Cancer Chronotherapy Team, Cancer Research Centre, Division of Biomedical Sciences, Warwick Medical School, Coventry, UK.
Unit 935, French National Institute for Health and Medical Research (INSERM), Villejuif, France.
Sleep. 2019 Oct 9;42(10). doi: 10.1093/sleep/zsz146.
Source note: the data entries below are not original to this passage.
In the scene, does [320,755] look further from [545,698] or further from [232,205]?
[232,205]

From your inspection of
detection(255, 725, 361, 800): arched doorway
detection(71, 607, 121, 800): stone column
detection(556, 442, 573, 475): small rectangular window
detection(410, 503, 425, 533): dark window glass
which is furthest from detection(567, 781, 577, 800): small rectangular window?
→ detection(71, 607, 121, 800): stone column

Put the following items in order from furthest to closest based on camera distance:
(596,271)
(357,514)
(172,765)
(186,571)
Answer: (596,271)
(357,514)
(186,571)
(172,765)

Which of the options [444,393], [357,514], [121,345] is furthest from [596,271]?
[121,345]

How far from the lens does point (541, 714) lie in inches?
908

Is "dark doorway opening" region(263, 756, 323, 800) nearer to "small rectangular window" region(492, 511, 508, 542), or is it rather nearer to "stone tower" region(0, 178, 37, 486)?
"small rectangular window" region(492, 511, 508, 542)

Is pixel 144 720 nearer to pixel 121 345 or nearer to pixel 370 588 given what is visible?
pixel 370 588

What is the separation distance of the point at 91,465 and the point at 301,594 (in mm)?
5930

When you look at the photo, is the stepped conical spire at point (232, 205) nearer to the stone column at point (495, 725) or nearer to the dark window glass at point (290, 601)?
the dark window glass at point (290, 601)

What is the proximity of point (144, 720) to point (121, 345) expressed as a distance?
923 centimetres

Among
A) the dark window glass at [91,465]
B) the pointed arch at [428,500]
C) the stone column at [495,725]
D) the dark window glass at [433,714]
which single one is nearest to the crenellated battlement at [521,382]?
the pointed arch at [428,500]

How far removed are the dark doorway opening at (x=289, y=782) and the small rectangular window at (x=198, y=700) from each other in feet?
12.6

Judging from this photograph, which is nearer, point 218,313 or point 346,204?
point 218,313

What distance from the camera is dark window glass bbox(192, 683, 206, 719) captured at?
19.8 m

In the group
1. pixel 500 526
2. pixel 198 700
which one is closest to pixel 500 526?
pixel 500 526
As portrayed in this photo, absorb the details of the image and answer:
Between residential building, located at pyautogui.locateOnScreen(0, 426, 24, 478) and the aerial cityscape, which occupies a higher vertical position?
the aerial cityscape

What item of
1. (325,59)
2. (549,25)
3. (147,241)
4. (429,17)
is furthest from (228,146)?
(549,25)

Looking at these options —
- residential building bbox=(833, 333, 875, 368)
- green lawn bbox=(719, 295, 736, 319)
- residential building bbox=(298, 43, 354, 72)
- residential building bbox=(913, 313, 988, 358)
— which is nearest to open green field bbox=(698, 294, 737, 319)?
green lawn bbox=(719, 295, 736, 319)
Subjective sleep assessment in cancer patients poorly correlates with actigraphy parameters that usually encompass multiple nights. We aimed to determine the objective actigraphy measures that best correlated with subjective sleep ratings on a night-by-night basis in cancer patients. Thirty-one cancer patients daily self-rated sleep disturbances using the single dedicated item of the MD Anderson Symptom Inventory (0-10 scale) with 18 other items, and continuously wore a wrist actigraph for 30 days. Objective sleep parameters were computed from the actigraphy nighttime series, and correlated with subjective sleep disturbances reported on the following day, using repeated measures correlations. Multilevel Poisson regression analysis was performed to identify the objective and subjective parameters that affected subjective sleep rating. Poor subjective sleep score was correlated with poor sleep efficiency (rrm = -0.13, p = 0.002) and large number of wake episodes (rrm = 0.12, p = 0.005) on the rated night. Multilevel analysis demonstrated that the expected sleep disturbance score was affected by the joint contribution of the wake episodes (exp(β) = 1.01, 95% confidence interval = 1.00 to 1.02, p = 0.016), fatigue (exp(β) = 1.35, 95% confidence interval = 1.15 to 1.55, p < 0.001) and drowsiness (exp(β) = 1.70, 95% confidence interval = 1.19 to 2.62, p = 0.018), self-rated the following evening, and sleep disturbance experienced one night before (exp(β) = 1.77, 95% confidence interval = 1.41 to 2.22, p < 0.001). The night-by-night approach within a multidimensional home tele-monitoring framework mainly identified the objective number of wake episodes computed from actigraphy records as the main determinant of the severity of sleep complaint in cancer patients on chemotherapy. This quantitative information remotely obtained in real time from cancer patients provides a novel framework for streamlining and evaluating interventions toward sleep improvement in cancer patients.
在癌症患者中,主观睡眠评估与通常涵盖多个夜晚的活动记录仪参数相关性较差。我们旨在确定在癌症患者中,基于每夜的基础上,与主观睡眠评分相关性最佳的客观活动记录仪测量指标。31 例癌症患者每天使用 MD 安德森症状量表(0-10 分)的单一专用项目自我评估睡眠障碍,并连续佩戴腕部活动记录仪 30 天。从活动记录仪夜间系列中计算出客观睡眠参数,并使用重复测量相关性将其与次日报告的主观睡眠障碍进行相关分析。采用多级泊松回归分析确定影响主观睡眠评分的客观和主观参数。较差的主观睡眠评分与较差的睡眠效率(rrm = -0.13,p = 0.002)和大量觉醒次数(rrm = 0.12,p = 0.005)相关。多水平分析表明,预期的睡眠障碍评分受觉醒次数(exp(β)= 1.01,95%置信区间= 1.00 至 1.02,p = 0.016)、疲劳(exp(β)= 1.35,95%置信区间= 1.15 至 1.55,p < 0.001)和困倦(exp(β)= 1.70,95%置信区间= 1.19 至 2.62,p = 0.018)的共同作用以及前一晚的自我报告的影响,并且前一晚的睡眠障碍(exp(β)= 1.77,95%置信区间= 1.41 至 2.22,p < 0.001)。在多维家庭远程监测框架内的每夜方法主要确定从活动记录仪记录中计算得出的客观觉醒次数作为化疗期间癌症患者睡眠主诉严重程度的主要决定因素。从癌症患者远程实时获得的这种定量信息为简化和评估改善癌症患者睡眠的干预措施提供了新的框架。